Alerts and Updates
Supreme Court Rules Exporting a Single Component of a Patented Invention Isn't Infringement Under 35 U.S.C. Section 271(f)(1)
February 23, 2017
The U.S. Supreme Court held that exporting a single component of a patented multicomponent invention from the United States for combination with other components abroad does not result in patent infringement under 35 U.S.C. § 271(f)(1).
In Life Technologies Corp. et al. v. Promega Corp. et al., No. 14-1538, 580 U.S. ____ (2017), decided on February 22, 2017, the U.S. Supreme Court held that exporting a single component of a patented multicomponent invention from the United States for combination with other components abroad does not result in patent infringement under 35 U.S.C. § 271(f)(1).
That statute provides that the supply of "all or a substantial portion of the components of a patented invention" in or from the United States, "in such manner as to actively induce" the combination of the components abroad, constitutes patent infringement.
In this case, an exclusive patent licensee, Promega Corporation, sublicensed a patent claiming a toolkit for genetic testing to Life Technologies for law enforcement uses worldwide. Life Technologies manufactured only one of the kit’s five components, a commodity enzyme called Taq polymerase, in the United States, which it then shipped and combined with four other components in the United Kingdom. After Life Technologies sold the kits for unlicensed uses, Promega sued Life Technologies for patent infringement under § 271(f)(1), arguing that the Taq polymerase is the "major" component of the claimed invention and, thus, "a substantial portion" of the kit under § 271(f)(1). The District Court found that the “substantial portion” requirement of § 271(f)(1) did not "embrace the supply of a single component." The Federal Circuit Court of Appeals reversed the District Court's judgment, ruling that a single important component, such as the Taq polymerase, can be “a substantial portion of the components” of a patented invention.
The arguments in this case were rooted on the meaning of the word "substantial" in § 271(f)(1). The Supreme Court specifically refused to adopt a "case-specific approach" that would require the determination of whether a component is a "substantial portion" under either a qualitative approach or quantitative approach. Instead, the Supreme Court interpreted "substantial" as having a quantitative meaning only. The Court held that supplying only one component of a multicomponent invention from the United States for combination abroad is not "a substantial portion of the components," and hence does not constitute infringement under § 271(f)(1).

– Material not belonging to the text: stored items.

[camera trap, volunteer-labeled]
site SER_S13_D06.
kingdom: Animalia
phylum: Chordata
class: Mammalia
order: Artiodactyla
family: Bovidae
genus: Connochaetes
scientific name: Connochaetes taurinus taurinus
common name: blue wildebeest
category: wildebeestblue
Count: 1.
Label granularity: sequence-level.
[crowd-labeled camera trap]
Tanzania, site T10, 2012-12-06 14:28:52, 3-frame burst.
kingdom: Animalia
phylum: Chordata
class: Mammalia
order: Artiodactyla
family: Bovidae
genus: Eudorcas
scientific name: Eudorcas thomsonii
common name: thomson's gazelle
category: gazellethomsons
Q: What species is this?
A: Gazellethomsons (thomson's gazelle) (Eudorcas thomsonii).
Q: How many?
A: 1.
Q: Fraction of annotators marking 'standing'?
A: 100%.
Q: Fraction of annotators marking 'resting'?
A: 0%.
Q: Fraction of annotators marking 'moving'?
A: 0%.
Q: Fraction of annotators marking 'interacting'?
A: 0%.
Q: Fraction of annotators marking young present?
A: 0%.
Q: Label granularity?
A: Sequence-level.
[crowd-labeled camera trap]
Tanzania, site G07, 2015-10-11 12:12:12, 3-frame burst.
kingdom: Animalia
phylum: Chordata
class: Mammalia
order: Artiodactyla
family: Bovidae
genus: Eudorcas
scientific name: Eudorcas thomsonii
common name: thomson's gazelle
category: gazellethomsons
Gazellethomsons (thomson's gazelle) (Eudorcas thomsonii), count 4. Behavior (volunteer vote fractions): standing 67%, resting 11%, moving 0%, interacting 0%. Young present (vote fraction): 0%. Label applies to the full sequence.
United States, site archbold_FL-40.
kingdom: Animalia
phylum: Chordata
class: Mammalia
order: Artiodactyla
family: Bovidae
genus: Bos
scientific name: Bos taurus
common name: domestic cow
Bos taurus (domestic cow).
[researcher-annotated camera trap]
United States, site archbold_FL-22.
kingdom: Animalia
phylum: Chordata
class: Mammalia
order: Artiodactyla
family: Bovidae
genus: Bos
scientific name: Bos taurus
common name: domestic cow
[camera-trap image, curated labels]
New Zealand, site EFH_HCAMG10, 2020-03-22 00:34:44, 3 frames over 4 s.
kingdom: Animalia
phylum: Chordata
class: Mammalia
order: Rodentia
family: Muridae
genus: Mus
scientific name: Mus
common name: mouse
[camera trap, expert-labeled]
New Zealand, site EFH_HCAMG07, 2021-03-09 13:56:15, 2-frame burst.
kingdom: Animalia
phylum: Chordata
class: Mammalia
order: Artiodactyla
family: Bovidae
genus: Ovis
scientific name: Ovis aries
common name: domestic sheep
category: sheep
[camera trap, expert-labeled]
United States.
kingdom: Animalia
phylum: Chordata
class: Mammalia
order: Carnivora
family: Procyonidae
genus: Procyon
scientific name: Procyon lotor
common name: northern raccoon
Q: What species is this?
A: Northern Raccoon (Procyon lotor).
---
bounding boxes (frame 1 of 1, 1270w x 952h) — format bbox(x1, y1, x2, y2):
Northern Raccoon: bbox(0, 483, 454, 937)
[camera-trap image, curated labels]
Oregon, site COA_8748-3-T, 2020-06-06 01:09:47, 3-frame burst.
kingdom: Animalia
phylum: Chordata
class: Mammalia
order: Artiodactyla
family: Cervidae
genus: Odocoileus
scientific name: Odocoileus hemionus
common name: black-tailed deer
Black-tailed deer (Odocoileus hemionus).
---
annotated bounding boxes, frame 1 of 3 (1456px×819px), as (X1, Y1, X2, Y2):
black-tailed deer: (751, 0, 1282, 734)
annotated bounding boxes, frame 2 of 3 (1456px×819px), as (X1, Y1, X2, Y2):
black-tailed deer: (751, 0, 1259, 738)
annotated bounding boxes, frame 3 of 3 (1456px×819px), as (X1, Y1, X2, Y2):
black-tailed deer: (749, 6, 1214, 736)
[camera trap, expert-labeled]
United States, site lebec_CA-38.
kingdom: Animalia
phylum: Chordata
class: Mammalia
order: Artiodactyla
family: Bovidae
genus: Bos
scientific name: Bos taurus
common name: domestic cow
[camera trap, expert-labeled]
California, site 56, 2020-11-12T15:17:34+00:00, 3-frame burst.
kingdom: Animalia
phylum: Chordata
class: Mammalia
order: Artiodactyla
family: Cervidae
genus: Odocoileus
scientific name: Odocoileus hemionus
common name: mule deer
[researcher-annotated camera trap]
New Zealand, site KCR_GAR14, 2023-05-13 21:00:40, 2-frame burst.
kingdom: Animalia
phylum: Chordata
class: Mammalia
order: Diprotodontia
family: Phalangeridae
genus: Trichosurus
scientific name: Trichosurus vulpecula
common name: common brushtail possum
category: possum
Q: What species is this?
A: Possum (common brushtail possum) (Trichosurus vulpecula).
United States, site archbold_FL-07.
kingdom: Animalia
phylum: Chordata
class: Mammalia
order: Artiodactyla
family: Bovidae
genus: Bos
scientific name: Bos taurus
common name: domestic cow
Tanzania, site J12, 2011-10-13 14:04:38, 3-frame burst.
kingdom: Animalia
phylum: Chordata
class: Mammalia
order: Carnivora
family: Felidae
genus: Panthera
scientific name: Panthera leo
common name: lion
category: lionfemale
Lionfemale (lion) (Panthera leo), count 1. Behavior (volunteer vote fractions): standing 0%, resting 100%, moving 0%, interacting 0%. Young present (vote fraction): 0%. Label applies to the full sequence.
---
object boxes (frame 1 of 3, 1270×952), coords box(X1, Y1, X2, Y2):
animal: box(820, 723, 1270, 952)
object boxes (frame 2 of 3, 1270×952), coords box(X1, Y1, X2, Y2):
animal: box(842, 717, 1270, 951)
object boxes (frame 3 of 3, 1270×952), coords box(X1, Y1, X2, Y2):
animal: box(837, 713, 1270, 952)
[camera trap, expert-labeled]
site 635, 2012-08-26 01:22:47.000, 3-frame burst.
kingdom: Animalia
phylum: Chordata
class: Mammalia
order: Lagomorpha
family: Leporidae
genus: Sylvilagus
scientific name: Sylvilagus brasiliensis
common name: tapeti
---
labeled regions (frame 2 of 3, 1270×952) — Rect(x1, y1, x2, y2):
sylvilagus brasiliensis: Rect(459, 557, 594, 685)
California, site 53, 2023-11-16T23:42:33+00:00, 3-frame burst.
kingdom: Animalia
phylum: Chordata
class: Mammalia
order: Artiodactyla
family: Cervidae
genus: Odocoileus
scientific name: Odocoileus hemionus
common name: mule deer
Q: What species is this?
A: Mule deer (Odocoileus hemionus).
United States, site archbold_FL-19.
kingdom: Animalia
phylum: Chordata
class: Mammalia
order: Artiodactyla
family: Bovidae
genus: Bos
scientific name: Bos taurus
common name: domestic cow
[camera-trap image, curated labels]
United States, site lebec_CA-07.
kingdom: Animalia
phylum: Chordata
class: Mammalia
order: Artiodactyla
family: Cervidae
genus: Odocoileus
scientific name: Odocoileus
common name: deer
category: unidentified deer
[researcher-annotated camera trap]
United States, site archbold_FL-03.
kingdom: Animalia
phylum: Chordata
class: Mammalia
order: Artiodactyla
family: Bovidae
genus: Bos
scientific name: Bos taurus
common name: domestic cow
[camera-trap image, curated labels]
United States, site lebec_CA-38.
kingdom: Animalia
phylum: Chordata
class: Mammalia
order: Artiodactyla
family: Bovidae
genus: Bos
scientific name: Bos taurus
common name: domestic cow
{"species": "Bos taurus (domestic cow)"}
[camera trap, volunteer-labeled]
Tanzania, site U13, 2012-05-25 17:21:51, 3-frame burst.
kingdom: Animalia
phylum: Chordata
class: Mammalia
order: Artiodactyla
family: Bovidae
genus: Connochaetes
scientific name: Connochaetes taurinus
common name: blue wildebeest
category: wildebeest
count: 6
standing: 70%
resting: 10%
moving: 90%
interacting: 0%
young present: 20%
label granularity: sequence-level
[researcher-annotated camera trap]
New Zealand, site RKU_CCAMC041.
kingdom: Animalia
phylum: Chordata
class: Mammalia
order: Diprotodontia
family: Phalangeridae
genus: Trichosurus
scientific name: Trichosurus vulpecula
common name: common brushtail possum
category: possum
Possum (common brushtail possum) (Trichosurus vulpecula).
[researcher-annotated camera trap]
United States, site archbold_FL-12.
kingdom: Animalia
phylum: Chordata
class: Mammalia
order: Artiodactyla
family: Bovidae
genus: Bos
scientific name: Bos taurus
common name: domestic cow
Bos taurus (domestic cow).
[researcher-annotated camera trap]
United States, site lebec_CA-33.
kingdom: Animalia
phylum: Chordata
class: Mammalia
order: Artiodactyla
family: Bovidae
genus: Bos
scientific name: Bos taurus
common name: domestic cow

This holding provides some guidance to industries with global supply chains. The case makes clear that supplying a single component, particularly a commodity component, of a multicomponent invention for combination abroad will not likely constitute patent infringement, even if that single component is qualitatively important to the claimed invention. It remains unclear how a quantitative meaning of the phrase "a substantial portion" should be defined, and the Court specifically deferred the question of how much more or how close to "all" of the components "a substantial portion" must be in the context of a multicomponent invention. The Court also did not reach the question of § 271(f)(1)'s "active inducement" requirement. These issues will likely come up in the future.
It is also important to note that the decision did not address subsection 2 of § 271(f), which provides that supplying "any [non-commodity] component of a patented invention that is especially made or especially adapted for use in the invention" in or from the United States may give rise to infringement liability.